EXERCISE: In the skip list text, what does the extra 2 in the expected count of nodes at level $i$ account for?

TEXT EXCERPT:
To insert a new key $k$ into a skip list we first choose a random
height $l$ for $k$, according to the distribution $\Pr\{l=i\} =
p^i(1-p)$ .  We then follow the search path of $k$ in the skip list,
except any time we follow a down pointer at level $i\le l$ we splice a
new node into the skip list at level $i$ whose value is $k$.  If the
value $h=\lceil\log_{1/p} n\rceil$ changes due to the insertion of the
new element, then we add one more level to the skiplist and add each
node at level $h-1$ to this new level with probability $p$.

To delete the key $k$ from a skip list, we follow the search path for
$k$ in the list, except that any time the data at $\rght(v)$ is equal
to $k$ we splice $\rght(v)$ out of the list.  If the value
$k=\lceil\log_{1/p} n\rceil$ decreases due to the deletion of $k$ then
we remove the top level of the skip list.

\paragraph{Analysis.}

To start with something simple, we first analyze the expected number of
nodes at level $i$.  A value $k$ appears at level $i$ because it was
selected in the first $i$ gradation steps.  The probability that this
happens is $p^i$.  Therefore, by linearity of expectation, the expected
number of nodes at level $i$ is $\E[|L_i|]\le 2+np^i$. (The extra 2
counts the elements $k_0$ and $k_{n+1}$, which appear on every level.)
This works fine for small values of $i$, but when $i$ gets big the extra
2 nodes start to add up.  To resolve this, we note that, for any level,
$i$, $|L_i| \le 3 |X^{(i)}|$.  Taking expected values on both sides of
this equation, we see that $\E[|L_i|]\le 3np^i$.

We can now analyze the expected number of nodes in the skiplist as
\begin{eqnarray*}
   \E\left[\sum_{i=0}^\infty |L_i|\right]
   & = & \sum_{i=0}^\infty \E[|L_i|] \\
   & = & \sum_{i=0}^{\lceil\log_{1/p}n\rceil} \E[|L_i|] 
     + \sum_{i=\lceil\log_{1/p}n\rceil+1}^\infty \E[|L_i|] \\
   & \le & \sum_{i=0}^{\lceil\log_{1/p}n\rceil}(2+np^i)
     + \sum_{i=\lceil\log_{1/p}n\rceil+1}^\infty 3np^i \\
   & \le & \sum_{i=0}^{\lceil\log_{1/p}n\rceil}(2+np^i)
     + \sum_{i=0}^\infty 3p^i \\
   & \le & n/(1-p) + O(\log_{1/p} n) \\
   & = & O(n) 
\end{eqnarray*}
for any constant $0 < p < 1$.

DATA PROVIDED:
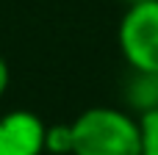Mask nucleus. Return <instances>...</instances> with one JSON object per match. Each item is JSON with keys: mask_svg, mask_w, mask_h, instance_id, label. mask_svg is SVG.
Returning a JSON list of instances; mask_svg holds the SVG:
<instances>
[{"mask_svg": "<svg viewBox=\"0 0 158 155\" xmlns=\"http://www.w3.org/2000/svg\"><path fill=\"white\" fill-rule=\"evenodd\" d=\"M44 153L47 155H72V128L69 125H47V130H44Z\"/></svg>", "mask_w": 158, "mask_h": 155, "instance_id": "obj_5", "label": "nucleus"}, {"mask_svg": "<svg viewBox=\"0 0 158 155\" xmlns=\"http://www.w3.org/2000/svg\"><path fill=\"white\" fill-rule=\"evenodd\" d=\"M69 128L72 155H142V125L128 108L92 105Z\"/></svg>", "mask_w": 158, "mask_h": 155, "instance_id": "obj_1", "label": "nucleus"}, {"mask_svg": "<svg viewBox=\"0 0 158 155\" xmlns=\"http://www.w3.org/2000/svg\"><path fill=\"white\" fill-rule=\"evenodd\" d=\"M142 125V155H158V108L139 116Z\"/></svg>", "mask_w": 158, "mask_h": 155, "instance_id": "obj_6", "label": "nucleus"}, {"mask_svg": "<svg viewBox=\"0 0 158 155\" xmlns=\"http://www.w3.org/2000/svg\"><path fill=\"white\" fill-rule=\"evenodd\" d=\"M8 80H11V72H8V64H6V58L0 55V97L6 94V89H8Z\"/></svg>", "mask_w": 158, "mask_h": 155, "instance_id": "obj_7", "label": "nucleus"}, {"mask_svg": "<svg viewBox=\"0 0 158 155\" xmlns=\"http://www.w3.org/2000/svg\"><path fill=\"white\" fill-rule=\"evenodd\" d=\"M125 108L136 116L158 108V72L153 69H131L125 80Z\"/></svg>", "mask_w": 158, "mask_h": 155, "instance_id": "obj_4", "label": "nucleus"}, {"mask_svg": "<svg viewBox=\"0 0 158 155\" xmlns=\"http://www.w3.org/2000/svg\"><path fill=\"white\" fill-rule=\"evenodd\" d=\"M125 3H128V6H131V3H142V0H125Z\"/></svg>", "mask_w": 158, "mask_h": 155, "instance_id": "obj_8", "label": "nucleus"}, {"mask_svg": "<svg viewBox=\"0 0 158 155\" xmlns=\"http://www.w3.org/2000/svg\"><path fill=\"white\" fill-rule=\"evenodd\" d=\"M117 39L131 69L158 72V0L131 3L119 19Z\"/></svg>", "mask_w": 158, "mask_h": 155, "instance_id": "obj_2", "label": "nucleus"}, {"mask_svg": "<svg viewBox=\"0 0 158 155\" xmlns=\"http://www.w3.org/2000/svg\"><path fill=\"white\" fill-rule=\"evenodd\" d=\"M44 130L39 114L33 111H8L0 116V155H42Z\"/></svg>", "mask_w": 158, "mask_h": 155, "instance_id": "obj_3", "label": "nucleus"}]
</instances>
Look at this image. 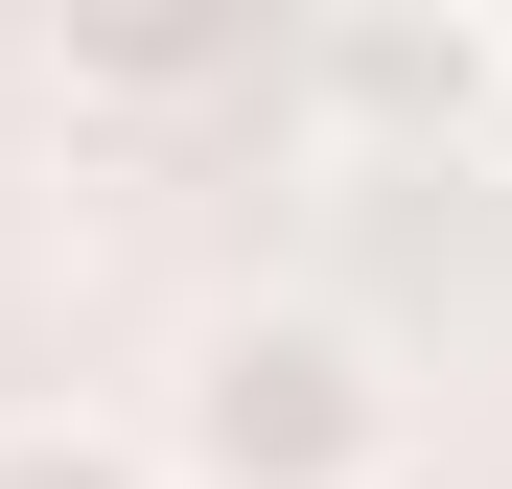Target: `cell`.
<instances>
[{
	"instance_id": "obj_1",
	"label": "cell",
	"mask_w": 512,
	"mask_h": 489,
	"mask_svg": "<svg viewBox=\"0 0 512 489\" xmlns=\"http://www.w3.org/2000/svg\"><path fill=\"white\" fill-rule=\"evenodd\" d=\"M163 489H396L419 443V373L373 350L350 303H210L163 350Z\"/></svg>"
},
{
	"instance_id": "obj_3",
	"label": "cell",
	"mask_w": 512,
	"mask_h": 489,
	"mask_svg": "<svg viewBox=\"0 0 512 489\" xmlns=\"http://www.w3.org/2000/svg\"><path fill=\"white\" fill-rule=\"evenodd\" d=\"M0 489H163V443H117V420H0Z\"/></svg>"
},
{
	"instance_id": "obj_2",
	"label": "cell",
	"mask_w": 512,
	"mask_h": 489,
	"mask_svg": "<svg viewBox=\"0 0 512 489\" xmlns=\"http://www.w3.org/2000/svg\"><path fill=\"white\" fill-rule=\"evenodd\" d=\"M47 47H70V94L187 117V94H233V70L280 47V0H47Z\"/></svg>"
}]
</instances>
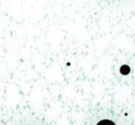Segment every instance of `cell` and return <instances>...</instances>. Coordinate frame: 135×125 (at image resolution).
Wrapping results in <instances>:
<instances>
[{"label": "cell", "mask_w": 135, "mask_h": 125, "mask_svg": "<svg viewBox=\"0 0 135 125\" xmlns=\"http://www.w3.org/2000/svg\"><path fill=\"white\" fill-rule=\"evenodd\" d=\"M97 125H116L112 121H109V119H103V121H99L97 123Z\"/></svg>", "instance_id": "6da1fadb"}]
</instances>
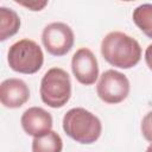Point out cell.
Returning <instances> with one entry per match:
<instances>
[{
    "label": "cell",
    "instance_id": "1",
    "mask_svg": "<svg viewBox=\"0 0 152 152\" xmlns=\"http://www.w3.org/2000/svg\"><path fill=\"white\" fill-rule=\"evenodd\" d=\"M101 53L113 66L131 69L139 63L141 58V48L140 44L128 34L120 31H113L102 39Z\"/></svg>",
    "mask_w": 152,
    "mask_h": 152
},
{
    "label": "cell",
    "instance_id": "2",
    "mask_svg": "<svg viewBox=\"0 0 152 152\" xmlns=\"http://www.w3.org/2000/svg\"><path fill=\"white\" fill-rule=\"evenodd\" d=\"M63 129L68 137L80 144H93L100 138L102 125L96 115L84 108L76 107L65 113Z\"/></svg>",
    "mask_w": 152,
    "mask_h": 152
},
{
    "label": "cell",
    "instance_id": "3",
    "mask_svg": "<svg viewBox=\"0 0 152 152\" xmlns=\"http://www.w3.org/2000/svg\"><path fill=\"white\" fill-rule=\"evenodd\" d=\"M42 101L51 108L63 107L71 96V81L69 74L61 68L49 69L40 82Z\"/></svg>",
    "mask_w": 152,
    "mask_h": 152
},
{
    "label": "cell",
    "instance_id": "4",
    "mask_svg": "<svg viewBox=\"0 0 152 152\" xmlns=\"http://www.w3.org/2000/svg\"><path fill=\"white\" fill-rule=\"evenodd\" d=\"M7 61L12 70L30 75L37 72L42 68L44 55L40 46L34 40L21 39L10 46Z\"/></svg>",
    "mask_w": 152,
    "mask_h": 152
},
{
    "label": "cell",
    "instance_id": "5",
    "mask_svg": "<svg viewBox=\"0 0 152 152\" xmlns=\"http://www.w3.org/2000/svg\"><path fill=\"white\" fill-rule=\"evenodd\" d=\"M96 91L103 102L116 104L122 102L128 96L129 81L122 72L109 69L100 76Z\"/></svg>",
    "mask_w": 152,
    "mask_h": 152
},
{
    "label": "cell",
    "instance_id": "6",
    "mask_svg": "<svg viewBox=\"0 0 152 152\" xmlns=\"http://www.w3.org/2000/svg\"><path fill=\"white\" fill-rule=\"evenodd\" d=\"M74 32L64 23H51L45 26L42 33V42L46 51L52 56L66 55L74 45Z\"/></svg>",
    "mask_w": 152,
    "mask_h": 152
},
{
    "label": "cell",
    "instance_id": "7",
    "mask_svg": "<svg viewBox=\"0 0 152 152\" xmlns=\"http://www.w3.org/2000/svg\"><path fill=\"white\" fill-rule=\"evenodd\" d=\"M71 70L81 84H94L99 77V64L95 55L87 48L78 49L72 56Z\"/></svg>",
    "mask_w": 152,
    "mask_h": 152
},
{
    "label": "cell",
    "instance_id": "8",
    "mask_svg": "<svg viewBox=\"0 0 152 152\" xmlns=\"http://www.w3.org/2000/svg\"><path fill=\"white\" fill-rule=\"evenodd\" d=\"M20 124L26 134L38 138L51 131L52 116L40 107H31L23 113Z\"/></svg>",
    "mask_w": 152,
    "mask_h": 152
},
{
    "label": "cell",
    "instance_id": "9",
    "mask_svg": "<svg viewBox=\"0 0 152 152\" xmlns=\"http://www.w3.org/2000/svg\"><path fill=\"white\" fill-rule=\"evenodd\" d=\"M30 99V89L20 78H7L0 86V101L7 108H19Z\"/></svg>",
    "mask_w": 152,
    "mask_h": 152
},
{
    "label": "cell",
    "instance_id": "10",
    "mask_svg": "<svg viewBox=\"0 0 152 152\" xmlns=\"http://www.w3.org/2000/svg\"><path fill=\"white\" fill-rule=\"evenodd\" d=\"M20 27V18L15 11L0 7V40L4 42L7 38L14 36Z\"/></svg>",
    "mask_w": 152,
    "mask_h": 152
},
{
    "label": "cell",
    "instance_id": "11",
    "mask_svg": "<svg viewBox=\"0 0 152 152\" xmlns=\"http://www.w3.org/2000/svg\"><path fill=\"white\" fill-rule=\"evenodd\" d=\"M62 138L55 131H50L45 135L33 138L32 140V152H62Z\"/></svg>",
    "mask_w": 152,
    "mask_h": 152
},
{
    "label": "cell",
    "instance_id": "12",
    "mask_svg": "<svg viewBox=\"0 0 152 152\" xmlns=\"http://www.w3.org/2000/svg\"><path fill=\"white\" fill-rule=\"evenodd\" d=\"M132 18L134 24L148 38H152V4H142L135 7Z\"/></svg>",
    "mask_w": 152,
    "mask_h": 152
},
{
    "label": "cell",
    "instance_id": "13",
    "mask_svg": "<svg viewBox=\"0 0 152 152\" xmlns=\"http://www.w3.org/2000/svg\"><path fill=\"white\" fill-rule=\"evenodd\" d=\"M141 133L144 135V138L152 142V110L148 112L141 121Z\"/></svg>",
    "mask_w": 152,
    "mask_h": 152
},
{
    "label": "cell",
    "instance_id": "14",
    "mask_svg": "<svg viewBox=\"0 0 152 152\" xmlns=\"http://www.w3.org/2000/svg\"><path fill=\"white\" fill-rule=\"evenodd\" d=\"M17 4L25 6L27 8H30L31 11H40L43 7H45L48 5L46 1H28V2H24V1H15Z\"/></svg>",
    "mask_w": 152,
    "mask_h": 152
},
{
    "label": "cell",
    "instance_id": "15",
    "mask_svg": "<svg viewBox=\"0 0 152 152\" xmlns=\"http://www.w3.org/2000/svg\"><path fill=\"white\" fill-rule=\"evenodd\" d=\"M145 61H146L147 66L152 70V44H150L146 48V51H145Z\"/></svg>",
    "mask_w": 152,
    "mask_h": 152
},
{
    "label": "cell",
    "instance_id": "16",
    "mask_svg": "<svg viewBox=\"0 0 152 152\" xmlns=\"http://www.w3.org/2000/svg\"><path fill=\"white\" fill-rule=\"evenodd\" d=\"M145 152H152V142H151V145H148V147L146 148Z\"/></svg>",
    "mask_w": 152,
    "mask_h": 152
}]
</instances>
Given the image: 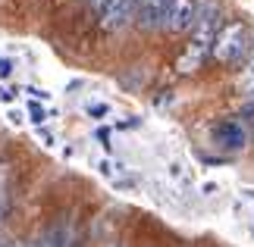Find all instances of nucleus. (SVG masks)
<instances>
[{
    "label": "nucleus",
    "instance_id": "1",
    "mask_svg": "<svg viewBox=\"0 0 254 247\" xmlns=\"http://www.w3.org/2000/svg\"><path fill=\"white\" fill-rule=\"evenodd\" d=\"M248 47H251V35H248V25L245 22H229V25H223L220 28V35H217V41H213V60L223 63V66H232V63H239L242 56L248 53Z\"/></svg>",
    "mask_w": 254,
    "mask_h": 247
},
{
    "label": "nucleus",
    "instance_id": "2",
    "mask_svg": "<svg viewBox=\"0 0 254 247\" xmlns=\"http://www.w3.org/2000/svg\"><path fill=\"white\" fill-rule=\"evenodd\" d=\"M173 0H135V22H138L144 32H154V28L167 25Z\"/></svg>",
    "mask_w": 254,
    "mask_h": 247
},
{
    "label": "nucleus",
    "instance_id": "3",
    "mask_svg": "<svg viewBox=\"0 0 254 247\" xmlns=\"http://www.w3.org/2000/svg\"><path fill=\"white\" fill-rule=\"evenodd\" d=\"M101 28L107 32H120L135 19V0H107V6L101 9Z\"/></svg>",
    "mask_w": 254,
    "mask_h": 247
},
{
    "label": "nucleus",
    "instance_id": "4",
    "mask_svg": "<svg viewBox=\"0 0 254 247\" xmlns=\"http://www.w3.org/2000/svg\"><path fill=\"white\" fill-rule=\"evenodd\" d=\"M194 19H198V0H173L163 28L173 32V35H185V32L194 28Z\"/></svg>",
    "mask_w": 254,
    "mask_h": 247
},
{
    "label": "nucleus",
    "instance_id": "5",
    "mask_svg": "<svg viewBox=\"0 0 254 247\" xmlns=\"http://www.w3.org/2000/svg\"><path fill=\"white\" fill-rule=\"evenodd\" d=\"M213 144L223 150H242L248 144V132L239 119H223L213 125Z\"/></svg>",
    "mask_w": 254,
    "mask_h": 247
},
{
    "label": "nucleus",
    "instance_id": "6",
    "mask_svg": "<svg viewBox=\"0 0 254 247\" xmlns=\"http://www.w3.org/2000/svg\"><path fill=\"white\" fill-rule=\"evenodd\" d=\"M28 116H32V122H35L38 128L47 122V110H44V106L38 103V100H35V103H28Z\"/></svg>",
    "mask_w": 254,
    "mask_h": 247
},
{
    "label": "nucleus",
    "instance_id": "7",
    "mask_svg": "<svg viewBox=\"0 0 254 247\" xmlns=\"http://www.w3.org/2000/svg\"><path fill=\"white\" fill-rule=\"evenodd\" d=\"M13 60H9V56H0V78H9V75H13Z\"/></svg>",
    "mask_w": 254,
    "mask_h": 247
},
{
    "label": "nucleus",
    "instance_id": "8",
    "mask_svg": "<svg viewBox=\"0 0 254 247\" xmlns=\"http://www.w3.org/2000/svg\"><path fill=\"white\" fill-rule=\"evenodd\" d=\"M88 113H91V116H107L110 106H107V103H94V106H88Z\"/></svg>",
    "mask_w": 254,
    "mask_h": 247
},
{
    "label": "nucleus",
    "instance_id": "9",
    "mask_svg": "<svg viewBox=\"0 0 254 247\" xmlns=\"http://www.w3.org/2000/svg\"><path fill=\"white\" fill-rule=\"evenodd\" d=\"M28 94H32L35 100H47V97H51V94H47V91H38V88H28Z\"/></svg>",
    "mask_w": 254,
    "mask_h": 247
},
{
    "label": "nucleus",
    "instance_id": "10",
    "mask_svg": "<svg viewBox=\"0 0 254 247\" xmlns=\"http://www.w3.org/2000/svg\"><path fill=\"white\" fill-rule=\"evenodd\" d=\"M0 100H3V103H13V91H9V88H0Z\"/></svg>",
    "mask_w": 254,
    "mask_h": 247
},
{
    "label": "nucleus",
    "instance_id": "11",
    "mask_svg": "<svg viewBox=\"0 0 254 247\" xmlns=\"http://www.w3.org/2000/svg\"><path fill=\"white\" fill-rule=\"evenodd\" d=\"M91 6H94V13H101V9L107 6V0H91Z\"/></svg>",
    "mask_w": 254,
    "mask_h": 247
},
{
    "label": "nucleus",
    "instance_id": "12",
    "mask_svg": "<svg viewBox=\"0 0 254 247\" xmlns=\"http://www.w3.org/2000/svg\"><path fill=\"white\" fill-rule=\"evenodd\" d=\"M25 247H51L47 241H32V244H25Z\"/></svg>",
    "mask_w": 254,
    "mask_h": 247
},
{
    "label": "nucleus",
    "instance_id": "13",
    "mask_svg": "<svg viewBox=\"0 0 254 247\" xmlns=\"http://www.w3.org/2000/svg\"><path fill=\"white\" fill-rule=\"evenodd\" d=\"M113 247H123V244H113Z\"/></svg>",
    "mask_w": 254,
    "mask_h": 247
}]
</instances>
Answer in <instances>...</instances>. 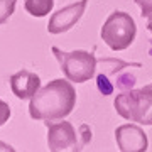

ANSWER: It counts the elements $k_0$ and $k_{n+1}$, which appear on every level.